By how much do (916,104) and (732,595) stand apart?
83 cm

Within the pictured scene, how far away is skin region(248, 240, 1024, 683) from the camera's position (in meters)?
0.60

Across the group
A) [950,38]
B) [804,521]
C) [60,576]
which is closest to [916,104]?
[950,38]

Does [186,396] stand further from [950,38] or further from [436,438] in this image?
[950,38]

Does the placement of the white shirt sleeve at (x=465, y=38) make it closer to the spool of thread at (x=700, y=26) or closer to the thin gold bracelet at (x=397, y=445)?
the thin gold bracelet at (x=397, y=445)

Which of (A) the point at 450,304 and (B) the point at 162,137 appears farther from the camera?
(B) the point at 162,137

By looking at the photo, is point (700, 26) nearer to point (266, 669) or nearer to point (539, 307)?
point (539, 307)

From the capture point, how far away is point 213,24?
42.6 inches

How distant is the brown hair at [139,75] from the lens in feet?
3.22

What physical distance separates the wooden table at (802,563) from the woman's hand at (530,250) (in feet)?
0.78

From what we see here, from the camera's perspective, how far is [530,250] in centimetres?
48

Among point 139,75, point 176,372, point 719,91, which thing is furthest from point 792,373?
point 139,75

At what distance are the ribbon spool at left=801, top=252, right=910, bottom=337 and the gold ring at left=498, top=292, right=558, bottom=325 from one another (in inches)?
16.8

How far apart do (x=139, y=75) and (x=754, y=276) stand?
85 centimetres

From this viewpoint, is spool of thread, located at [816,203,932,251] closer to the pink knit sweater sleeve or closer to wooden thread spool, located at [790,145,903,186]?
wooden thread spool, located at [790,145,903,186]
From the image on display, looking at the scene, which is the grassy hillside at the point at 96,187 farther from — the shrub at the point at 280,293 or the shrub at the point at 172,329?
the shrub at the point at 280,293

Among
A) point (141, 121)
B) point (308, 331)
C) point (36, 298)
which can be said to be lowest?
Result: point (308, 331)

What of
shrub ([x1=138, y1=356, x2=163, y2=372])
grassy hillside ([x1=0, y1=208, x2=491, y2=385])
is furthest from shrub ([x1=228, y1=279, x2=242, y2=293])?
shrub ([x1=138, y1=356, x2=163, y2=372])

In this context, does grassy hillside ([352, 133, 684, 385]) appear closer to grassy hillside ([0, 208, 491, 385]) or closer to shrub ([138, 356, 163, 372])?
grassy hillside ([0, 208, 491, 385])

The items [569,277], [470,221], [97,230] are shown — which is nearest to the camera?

# Directive
Write out every line of the items above as a JSON list of strings, one string per line, leaving out blank lines.

# Task result
[
  "By how much do (916,104) and (732,595) stand apart?",
  "83 cm",
  "Within the pictured scene, how far away is skin region(248, 240, 1024, 683) from the camera's position (in meters)?",
  "0.60",
  "Across the group",
  "A) [950,38]",
  "B) [804,521]",
  "C) [60,576]",
  "which is closest to [916,104]?",
  "[950,38]",
  "Does [186,396] stand further from [950,38] or further from [436,438] in this image?",
  "[950,38]",
  "Does the placement of the white shirt sleeve at (x=465, y=38) make it closer to the spool of thread at (x=700, y=26) or closer to the thin gold bracelet at (x=397, y=445)?",
  "the thin gold bracelet at (x=397, y=445)",
  "Which of (A) the point at 450,304 and (B) the point at 162,137 appears farther from the camera?",
  "(B) the point at 162,137",
  "By looking at the photo, is point (700, 26) nearer to point (266, 669) or nearer to point (539, 307)?",
  "point (539, 307)",
  "From the capture point, how far away is point 213,24?",
  "42.6 inches",
  "How distant is the brown hair at [139,75] from the lens in feet?",
  "3.22",
  "What physical distance separates the wooden table at (802,563) from the woman's hand at (530,250) (in feet)?",
  "0.78",
  "From what we see here, from the camera's perspective, how far is [530,250] in centimetres?",
  "48",
  "Among point 139,75, point 176,372, point 719,91, which thing is furthest from point 792,373?",
  "point 139,75",
  "At what distance are the ribbon spool at left=801, top=252, right=910, bottom=337 and the gold ring at left=498, top=292, right=558, bottom=325 from one another (in inches)?",
  "16.8",
  "How far apart do (x=139, y=75) and (x=754, y=276) stand?",
  "85 centimetres",
  "From this viewpoint, is spool of thread, located at [816,203,932,251] closer to the pink knit sweater sleeve or closer to wooden thread spool, located at [790,145,903,186]?",
  "wooden thread spool, located at [790,145,903,186]",
  "From the image on display, looking at the scene, which is the grassy hillside at the point at 96,187 farther from — the shrub at the point at 280,293 or the shrub at the point at 172,329?",
  "the shrub at the point at 280,293",
  "Among",
  "A) point (141, 121)",
  "B) point (308, 331)",
  "C) point (36, 298)",
  "which can be said to be lowest?",
  "Result: point (308, 331)",
  "What of",
  "shrub ([x1=138, y1=356, x2=163, y2=372])",
  "grassy hillside ([x1=0, y1=208, x2=491, y2=385])",
  "is furthest from shrub ([x1=228, y1=279, x2=242, y2=293])?",
  "shrub ([x1=138, y1=356, x2=163, y2=372])",
  "In this context, does grassy hillside ([352, 133, 684, 385]) appear closer to grassy hillside ([0, 208, 491, 385]) or closer to shrub ([138, 356, 163, 372])?",
  "grassy hillside ([0, 208, 491, 385])",
  "The items [569,277], [470,221], [97,230] are shown — which is nearest to the camera?"
]